LeetCode_Sort Colors

Sort Colors

Given an array with n objects colored red, white or blue, sort them in-place so that objects of the same color are adjacent, with the colors in the order red, white and blue. Here, we will use the integers 0, 1, and 2 to represent the color red, white, and blue respectively.
(in-place 分组排序)

Note: You are not suppose to use the library’s sort function for this problem.

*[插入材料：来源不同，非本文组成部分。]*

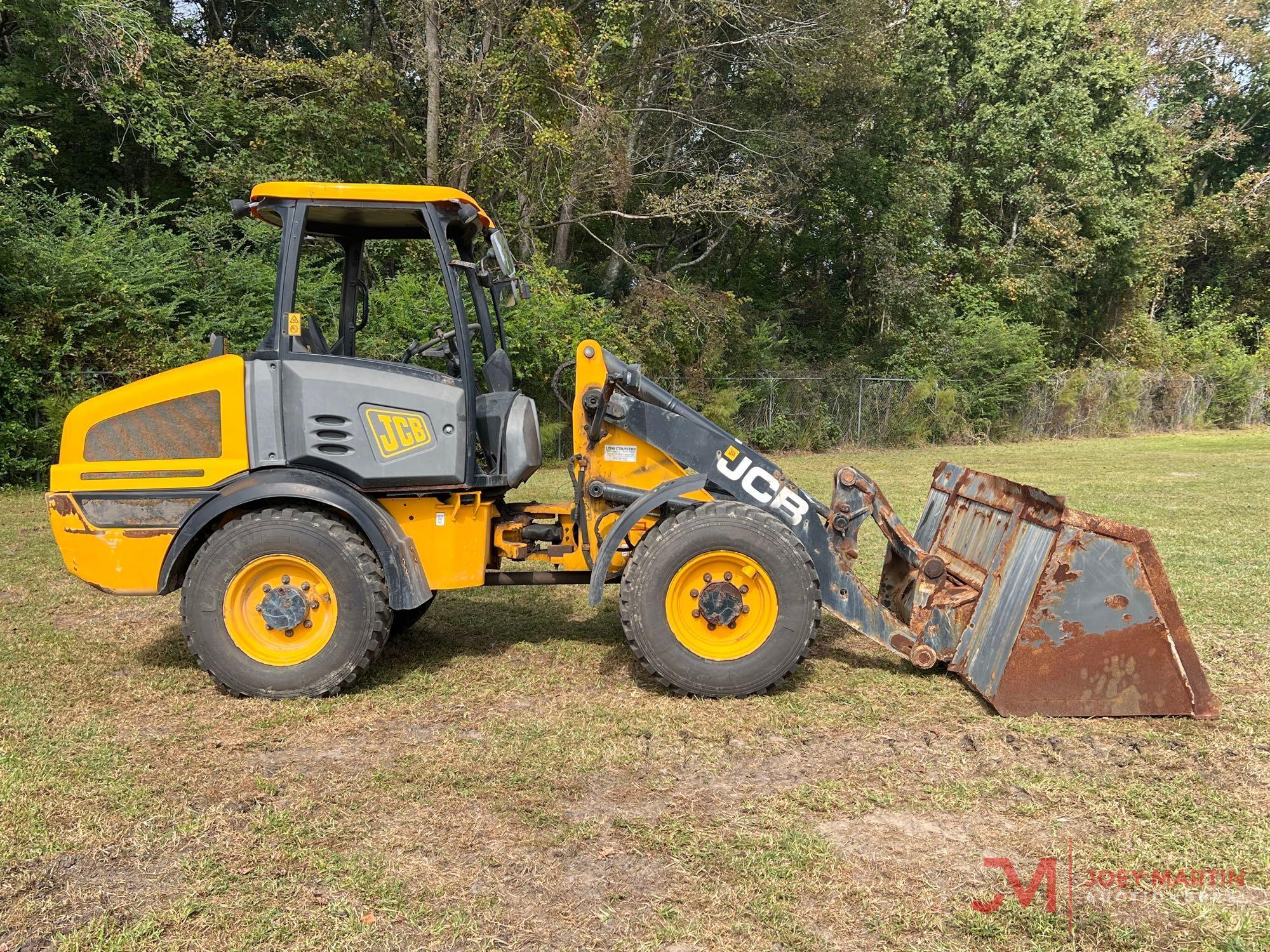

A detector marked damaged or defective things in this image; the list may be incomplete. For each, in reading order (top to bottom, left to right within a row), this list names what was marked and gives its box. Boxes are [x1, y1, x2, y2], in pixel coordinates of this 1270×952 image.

rusty bucket [899, 467, 1214, 721]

Follow up: A rather straight forward solution is a two-pass algorithm using counting sort. First, iterate the array counting number of 0’s, 1’s, and 2’s, then overwrite array with total number of 0’s, then 1’s and followed by 2’s. Could you come up with a one-pass algorithm using only constant space?

Example:

1. 首尾指针

在一开始，两个指针是指向数组的头和尾的，可以看做是排好序的“0”序列的后一个数和“2”序列的前一个数。遍历数组当遇到“0”时，将其和“0”序列后面一个数交换，然后“0”序列的指针向后移。当遇到“2”时，将其和“2”序列前面一个数交换，然后将“2”序列的指针向前移。遇到“1”时，不做处理。这样，当我们遍历到2序列开头时，实际上我们已经排好序了，因为所有“0”都被交换到了前面，所有“2”都被交换到了后面。 (这里需要注意的是当遇到“2”时并交换数值之后，我们还不能确定换来的就是“0”“1”“2”，需要重新检测一次。) 其时间复杂度为O(N)，空间复杂度为O(1)。

class Solution:
    def sortColors(self, nums: 'List[int]') -> 'None':
        """
        Do not return anything, modify nums in-place instead.
        """
        n = len(nums)
        left, right, i = 0, n - 1, 0

        while i <= right:
            if nums[i] == 0:
                nums[i], nums[left] = nums[left], nums[i]
                left += 1
                i += 1 
            elif nums[i] == 2:
                nums[i], nums[right] = nums[right], nums[i]
                right -= 1
            else:
                i += 1

2. 遍历两次

根据题中的Follow Up, 我们可以在第一次遍历过程中分别记录“0”“1”“2”的个数，在第二次遍历过程中一次替换即可。